### Document section

I will be a Light unto the world. <body>
Monday, September 22, 2008

Wow...recently all my friends ard me getting attached....happy for them...haha...congrats to Hope,my beloved Pammie,Michelle, Peixiong and Eunice...hmmm....of course got others who got attached earlier in the yr...congrats to everyone who have found their love :)




I believe recently everyone have been receiving this message...in case u din...please help inform others(the following items have been recalled due to china's milk situation. This is real. M&M's,snickers, mento's yoghurt bottle, dove choc, oreo wafer sticks, monmilk, dutchlady sterilised milk, wall's all natural mango, mini poppers ice cream, magnum ice cream, moo sandwich ice cream, mini cornetto n youcan ice cream. We've been asked by AVA to remove them from our stores. If you have any of these items in your house, dun eat them)

### Supplied material

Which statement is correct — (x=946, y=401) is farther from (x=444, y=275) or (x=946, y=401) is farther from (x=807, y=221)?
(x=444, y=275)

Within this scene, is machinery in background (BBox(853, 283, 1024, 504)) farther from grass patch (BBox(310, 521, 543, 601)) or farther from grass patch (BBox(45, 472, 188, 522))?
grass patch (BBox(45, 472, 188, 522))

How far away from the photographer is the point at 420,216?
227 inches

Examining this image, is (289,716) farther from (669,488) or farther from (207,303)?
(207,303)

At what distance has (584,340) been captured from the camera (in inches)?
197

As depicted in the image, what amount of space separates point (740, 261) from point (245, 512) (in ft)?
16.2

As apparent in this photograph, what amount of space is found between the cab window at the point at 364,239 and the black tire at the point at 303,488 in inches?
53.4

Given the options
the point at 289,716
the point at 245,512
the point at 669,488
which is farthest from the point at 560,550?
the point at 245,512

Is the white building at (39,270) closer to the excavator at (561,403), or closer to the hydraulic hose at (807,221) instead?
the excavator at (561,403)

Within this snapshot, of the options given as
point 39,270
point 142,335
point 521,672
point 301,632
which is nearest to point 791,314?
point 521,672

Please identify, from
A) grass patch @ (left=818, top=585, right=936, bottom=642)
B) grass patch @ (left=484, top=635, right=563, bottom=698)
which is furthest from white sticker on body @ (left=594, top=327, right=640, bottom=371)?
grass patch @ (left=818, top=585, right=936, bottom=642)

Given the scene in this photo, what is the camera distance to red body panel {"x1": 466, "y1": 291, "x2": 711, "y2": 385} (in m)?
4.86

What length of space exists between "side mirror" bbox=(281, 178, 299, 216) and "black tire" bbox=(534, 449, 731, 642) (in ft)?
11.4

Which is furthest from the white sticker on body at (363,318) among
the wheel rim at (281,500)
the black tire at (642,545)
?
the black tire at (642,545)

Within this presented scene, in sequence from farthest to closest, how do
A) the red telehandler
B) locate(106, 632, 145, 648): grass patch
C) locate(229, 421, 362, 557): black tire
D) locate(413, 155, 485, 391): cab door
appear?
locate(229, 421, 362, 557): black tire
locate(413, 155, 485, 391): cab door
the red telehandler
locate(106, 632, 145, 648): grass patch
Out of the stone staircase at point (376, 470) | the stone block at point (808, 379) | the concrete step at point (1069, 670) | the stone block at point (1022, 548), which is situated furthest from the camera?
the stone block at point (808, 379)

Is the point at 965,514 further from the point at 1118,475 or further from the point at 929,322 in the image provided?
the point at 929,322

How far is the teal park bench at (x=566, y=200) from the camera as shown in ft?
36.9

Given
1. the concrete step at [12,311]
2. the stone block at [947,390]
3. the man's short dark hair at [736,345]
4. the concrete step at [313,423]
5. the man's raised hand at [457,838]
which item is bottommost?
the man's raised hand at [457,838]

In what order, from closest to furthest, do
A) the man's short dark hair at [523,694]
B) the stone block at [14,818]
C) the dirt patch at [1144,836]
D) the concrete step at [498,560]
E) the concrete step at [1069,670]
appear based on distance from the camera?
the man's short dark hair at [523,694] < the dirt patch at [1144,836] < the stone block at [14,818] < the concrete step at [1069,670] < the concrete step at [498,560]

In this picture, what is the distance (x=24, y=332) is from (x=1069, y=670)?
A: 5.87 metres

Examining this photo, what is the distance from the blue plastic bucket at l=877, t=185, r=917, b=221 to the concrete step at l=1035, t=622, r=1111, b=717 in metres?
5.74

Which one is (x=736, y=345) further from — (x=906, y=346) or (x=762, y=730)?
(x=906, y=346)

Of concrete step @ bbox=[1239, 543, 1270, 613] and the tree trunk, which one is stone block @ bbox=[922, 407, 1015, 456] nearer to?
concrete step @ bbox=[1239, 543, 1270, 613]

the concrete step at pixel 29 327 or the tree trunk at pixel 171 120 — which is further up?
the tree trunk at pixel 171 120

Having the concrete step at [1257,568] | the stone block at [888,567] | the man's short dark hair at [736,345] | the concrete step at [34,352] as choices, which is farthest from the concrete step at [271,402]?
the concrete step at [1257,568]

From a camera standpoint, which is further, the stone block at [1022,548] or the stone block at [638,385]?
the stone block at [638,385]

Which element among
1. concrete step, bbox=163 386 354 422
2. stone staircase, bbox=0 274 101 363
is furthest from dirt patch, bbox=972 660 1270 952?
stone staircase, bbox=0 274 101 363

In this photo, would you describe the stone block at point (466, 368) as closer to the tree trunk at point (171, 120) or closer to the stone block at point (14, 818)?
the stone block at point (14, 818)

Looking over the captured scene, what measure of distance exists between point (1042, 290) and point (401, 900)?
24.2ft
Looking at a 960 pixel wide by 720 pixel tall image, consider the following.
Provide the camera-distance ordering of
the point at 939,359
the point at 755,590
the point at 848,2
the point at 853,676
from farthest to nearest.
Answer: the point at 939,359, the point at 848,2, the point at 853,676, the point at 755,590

### What you are asked to do
Return the stretch of the blog post between "I will be a" and "their love :)", inclusive, copied word for word.

### Solution below
I will be a Light unto the world. <body>
Monday, September 22, 2008

Wow...recently all my friends ard me getting attached....happy for them...haha...congrats to Hope,my beloved Pammie,Michelle, Peixiong and Eunice...hmmm....of course got others who got attached earlier in the yr...congrats to everyone who have found their love :)